===== Material supplied

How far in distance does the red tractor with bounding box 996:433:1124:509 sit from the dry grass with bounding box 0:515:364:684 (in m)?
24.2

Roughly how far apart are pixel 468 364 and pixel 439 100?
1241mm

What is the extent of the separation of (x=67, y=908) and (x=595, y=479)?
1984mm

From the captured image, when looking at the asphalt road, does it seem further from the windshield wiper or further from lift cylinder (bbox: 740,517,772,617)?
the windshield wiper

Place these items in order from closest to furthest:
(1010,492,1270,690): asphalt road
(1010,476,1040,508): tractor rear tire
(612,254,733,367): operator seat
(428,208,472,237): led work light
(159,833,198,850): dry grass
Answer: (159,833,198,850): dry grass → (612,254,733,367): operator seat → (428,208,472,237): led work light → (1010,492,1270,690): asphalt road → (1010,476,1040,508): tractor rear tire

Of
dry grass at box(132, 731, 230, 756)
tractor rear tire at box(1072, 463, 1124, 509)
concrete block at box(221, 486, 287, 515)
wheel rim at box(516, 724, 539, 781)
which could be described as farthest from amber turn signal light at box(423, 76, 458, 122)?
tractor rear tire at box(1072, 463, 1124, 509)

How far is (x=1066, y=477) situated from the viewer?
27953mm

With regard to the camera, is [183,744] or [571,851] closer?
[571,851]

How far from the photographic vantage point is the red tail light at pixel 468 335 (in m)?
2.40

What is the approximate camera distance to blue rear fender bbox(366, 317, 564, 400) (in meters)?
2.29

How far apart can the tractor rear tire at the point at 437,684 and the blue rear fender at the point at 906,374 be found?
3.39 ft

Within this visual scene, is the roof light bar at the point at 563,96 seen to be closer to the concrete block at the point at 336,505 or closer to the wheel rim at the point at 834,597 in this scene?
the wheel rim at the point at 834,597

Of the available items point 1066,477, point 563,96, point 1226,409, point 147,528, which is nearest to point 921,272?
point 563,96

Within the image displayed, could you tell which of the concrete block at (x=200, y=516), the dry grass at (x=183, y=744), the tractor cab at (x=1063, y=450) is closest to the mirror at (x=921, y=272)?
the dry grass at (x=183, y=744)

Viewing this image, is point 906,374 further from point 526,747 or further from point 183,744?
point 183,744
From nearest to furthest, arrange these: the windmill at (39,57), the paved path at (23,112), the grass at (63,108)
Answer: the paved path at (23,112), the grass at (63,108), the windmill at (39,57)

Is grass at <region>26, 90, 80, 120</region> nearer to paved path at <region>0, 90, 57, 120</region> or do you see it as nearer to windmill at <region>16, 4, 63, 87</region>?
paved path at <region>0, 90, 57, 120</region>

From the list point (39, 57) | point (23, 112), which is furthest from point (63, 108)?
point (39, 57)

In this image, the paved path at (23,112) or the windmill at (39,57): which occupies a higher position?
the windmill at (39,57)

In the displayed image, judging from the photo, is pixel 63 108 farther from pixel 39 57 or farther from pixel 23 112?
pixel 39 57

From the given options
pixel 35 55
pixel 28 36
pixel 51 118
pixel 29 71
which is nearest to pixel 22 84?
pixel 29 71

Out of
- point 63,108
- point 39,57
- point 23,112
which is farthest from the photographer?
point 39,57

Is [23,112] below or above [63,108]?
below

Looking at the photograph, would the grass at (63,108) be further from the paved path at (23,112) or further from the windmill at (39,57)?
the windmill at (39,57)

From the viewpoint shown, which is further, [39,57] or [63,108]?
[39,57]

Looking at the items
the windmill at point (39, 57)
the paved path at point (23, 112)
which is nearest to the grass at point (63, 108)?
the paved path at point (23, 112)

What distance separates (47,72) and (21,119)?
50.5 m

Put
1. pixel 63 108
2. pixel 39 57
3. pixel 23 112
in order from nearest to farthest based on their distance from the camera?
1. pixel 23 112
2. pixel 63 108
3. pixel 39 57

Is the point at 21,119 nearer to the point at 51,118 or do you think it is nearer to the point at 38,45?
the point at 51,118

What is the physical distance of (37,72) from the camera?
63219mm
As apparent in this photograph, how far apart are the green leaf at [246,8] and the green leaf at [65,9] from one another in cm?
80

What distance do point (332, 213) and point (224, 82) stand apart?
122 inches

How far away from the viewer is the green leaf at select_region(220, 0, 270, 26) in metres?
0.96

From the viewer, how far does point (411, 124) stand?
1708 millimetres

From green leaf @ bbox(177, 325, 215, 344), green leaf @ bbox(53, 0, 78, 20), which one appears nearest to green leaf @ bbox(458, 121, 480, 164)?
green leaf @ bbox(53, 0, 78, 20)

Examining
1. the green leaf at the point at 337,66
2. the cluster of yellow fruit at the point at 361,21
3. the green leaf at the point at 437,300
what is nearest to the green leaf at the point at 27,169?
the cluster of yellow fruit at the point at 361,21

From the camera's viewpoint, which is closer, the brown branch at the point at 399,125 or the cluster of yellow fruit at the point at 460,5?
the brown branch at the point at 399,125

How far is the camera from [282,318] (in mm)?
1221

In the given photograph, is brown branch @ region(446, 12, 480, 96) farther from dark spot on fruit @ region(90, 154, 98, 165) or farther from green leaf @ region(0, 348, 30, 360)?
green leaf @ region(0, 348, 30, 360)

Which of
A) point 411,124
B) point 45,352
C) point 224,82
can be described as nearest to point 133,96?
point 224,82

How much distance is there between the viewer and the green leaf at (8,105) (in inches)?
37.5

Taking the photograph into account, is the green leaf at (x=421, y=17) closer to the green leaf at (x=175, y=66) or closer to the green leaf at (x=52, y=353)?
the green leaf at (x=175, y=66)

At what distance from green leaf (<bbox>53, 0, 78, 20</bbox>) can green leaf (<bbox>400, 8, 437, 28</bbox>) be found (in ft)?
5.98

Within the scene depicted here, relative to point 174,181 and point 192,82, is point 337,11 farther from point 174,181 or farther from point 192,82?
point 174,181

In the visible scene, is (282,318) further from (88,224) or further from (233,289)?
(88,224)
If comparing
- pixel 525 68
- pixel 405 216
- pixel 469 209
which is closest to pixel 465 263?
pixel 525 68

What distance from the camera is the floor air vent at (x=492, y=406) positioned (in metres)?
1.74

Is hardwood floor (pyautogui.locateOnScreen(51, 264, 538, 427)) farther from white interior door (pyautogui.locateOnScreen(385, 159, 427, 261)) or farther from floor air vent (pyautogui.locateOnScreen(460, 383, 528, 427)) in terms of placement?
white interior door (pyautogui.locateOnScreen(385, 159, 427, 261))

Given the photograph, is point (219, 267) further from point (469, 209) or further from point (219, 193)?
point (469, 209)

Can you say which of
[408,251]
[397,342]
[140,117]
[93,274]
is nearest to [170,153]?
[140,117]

==========

• _Exercise_:
Pull out every line of the rows above that contains the word "farthest". Treat case as significant.

• _Exercise solution_:
which could be described as farthest from amber turn signal light at box(423, 76, 458, 122)?
which is farthest from the photographer?
in order from nearest to farthest based on their distance from the camera?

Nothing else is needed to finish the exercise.